Straighter lasts are typically thought of as more stable. Rounder lasts are typically thought of as more responsive.

Base

The bottom of the last (the part that touches the ground) is the base of the shoe. The base should allow the shoe to provide you with a stable platform.

The base should also allow for a smooth transition from heel-strike to toe-off in order to help you run more efficiently.

The base of the shoe can also impact your running form. A wider and heavier base provides more stability, and a thinner and lighter base provides more flexibility and responsiveness.

Final Thoughts

I hope this shoe anatomy guide has given you a great understanding of the types of shoes you can find on the market and the variations between them.

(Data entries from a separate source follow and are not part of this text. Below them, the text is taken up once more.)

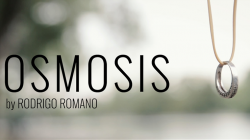 (image for) Osmosis (Gimmicks and Online Instructions) by Rodrigo Romano and Mysteries - Trick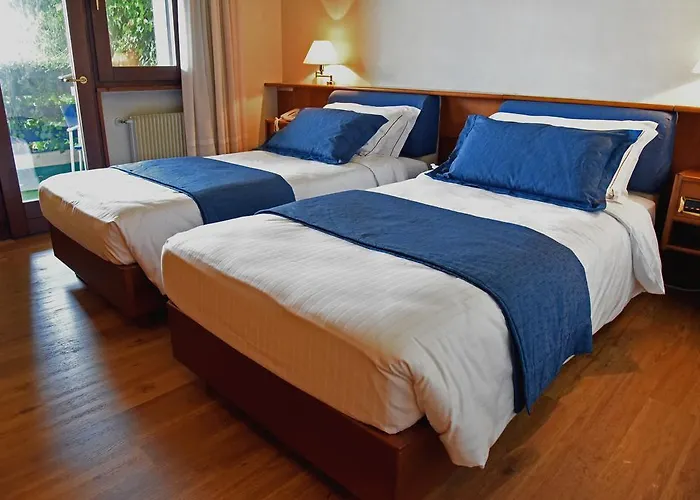 Hotel Bellavista Montebelluna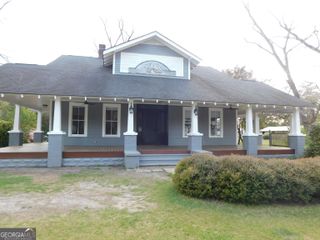 206 E Lane Street, Brooklet, GA 30415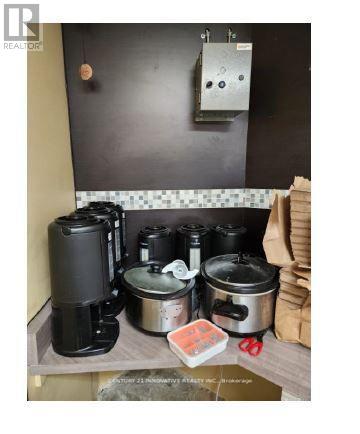 109b - 105 Gordon Baker Road, Toronto, Ontario  M2H 3P8 - Photo 10 - C12697554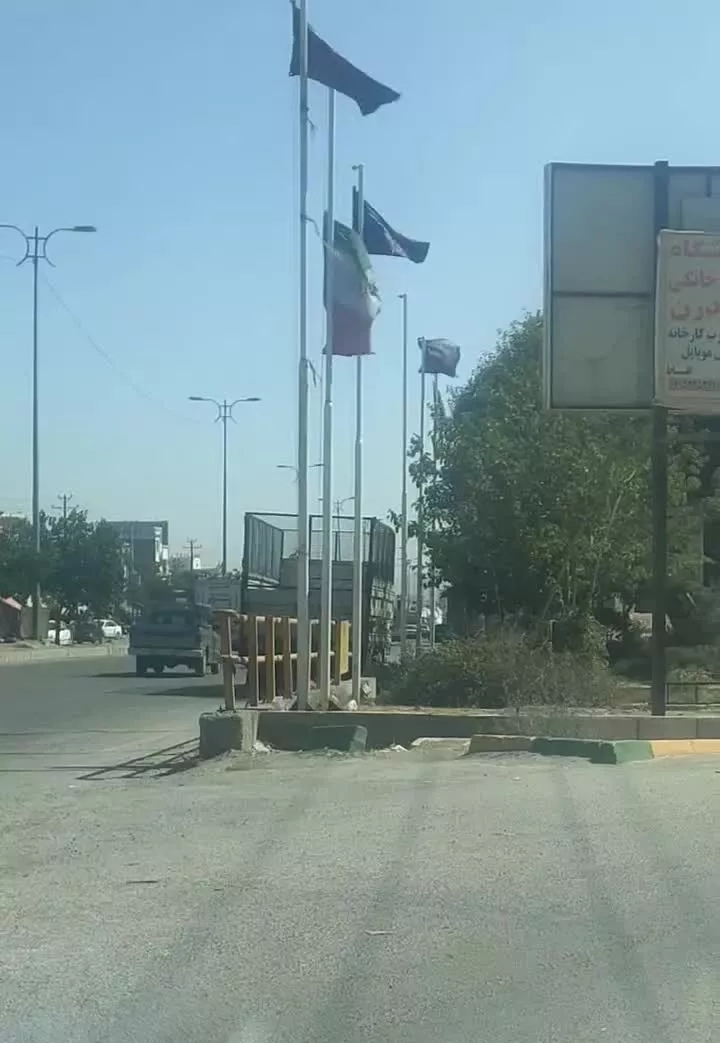 زمین مسکونی کارگاهی مجوز دار وام دار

Let’s recap the main components of a shoe.—

Lining

It’s not only the shoe type that makes running comfortable and easy to do but the technology integrated into the shoe design.

Substandard technology is the number one culprit in shoe fatigue, discomfort, and injury.

You could be paying a lot more for the shoes with fancy names on the side, but if they don’t include the technology your body needs, the extra cash isn’t worth it.

Fortunately for you, we have done the research for you, and we highlight the shoe applications that provide long-lasting comfort and prevent injuries.

Run with a great pair of running shoes from brands like Asics, Brooks, and Nike. They will help you maximize your performance, minimize the chance of injury, and enhance your comfort as you run.

When selecting a shoe, ensure that the shoe will fit your foot shape- its length, width, and volume.